Task material:
▼

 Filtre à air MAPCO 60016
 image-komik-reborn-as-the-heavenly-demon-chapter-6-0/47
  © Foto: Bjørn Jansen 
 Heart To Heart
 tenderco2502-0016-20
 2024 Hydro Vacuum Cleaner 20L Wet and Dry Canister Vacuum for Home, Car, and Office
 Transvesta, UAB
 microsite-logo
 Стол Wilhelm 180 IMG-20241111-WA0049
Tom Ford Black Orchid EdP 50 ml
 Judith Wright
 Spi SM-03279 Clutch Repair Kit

▲
▼

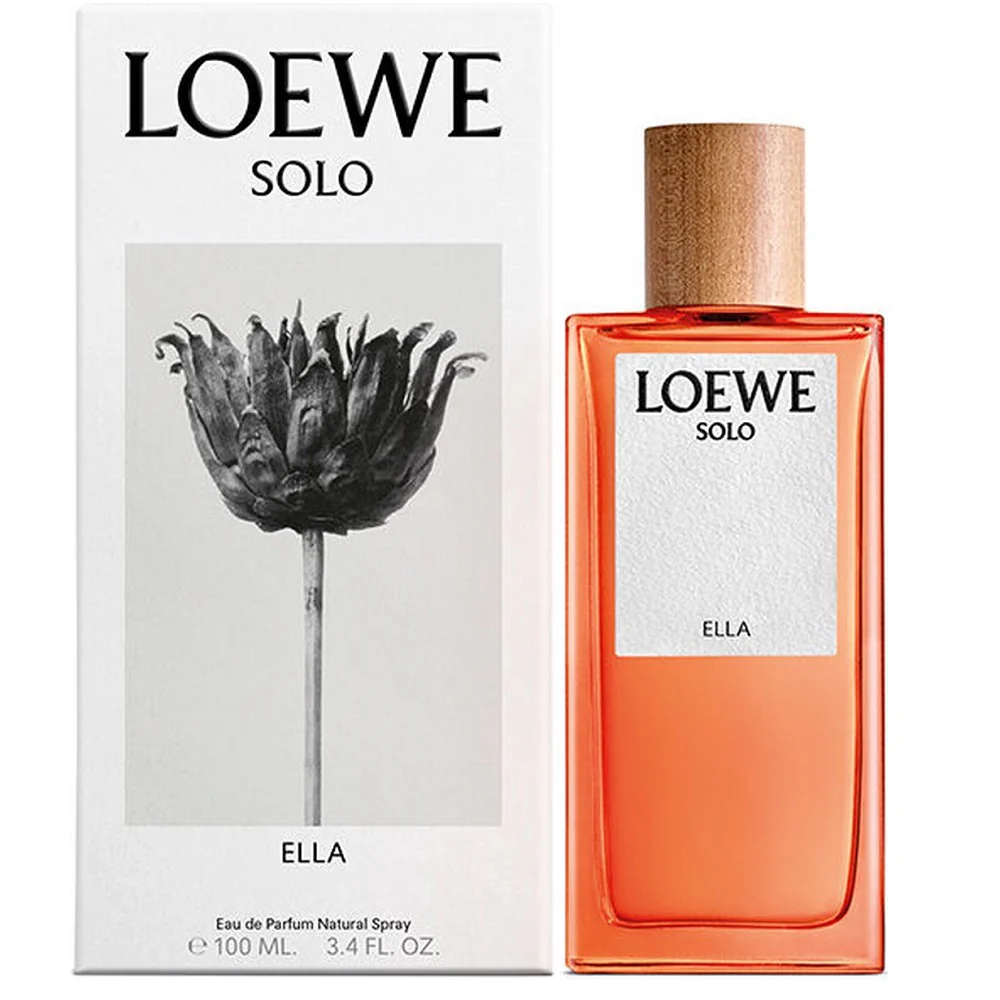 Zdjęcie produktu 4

▲

Description of the task: Could you return exactly the stretch of the data above that starts at the line with "Tom Ford Black Orchid EdP 50 ml" and ends at the line with "Spi SM-03279 Clutch Repair Kit", both lines included?

Exercise output:
Tom Ford Black Orchid EdP 50 ml
 Judith Wright
 Spi SM-03279 Clutch Repair Kit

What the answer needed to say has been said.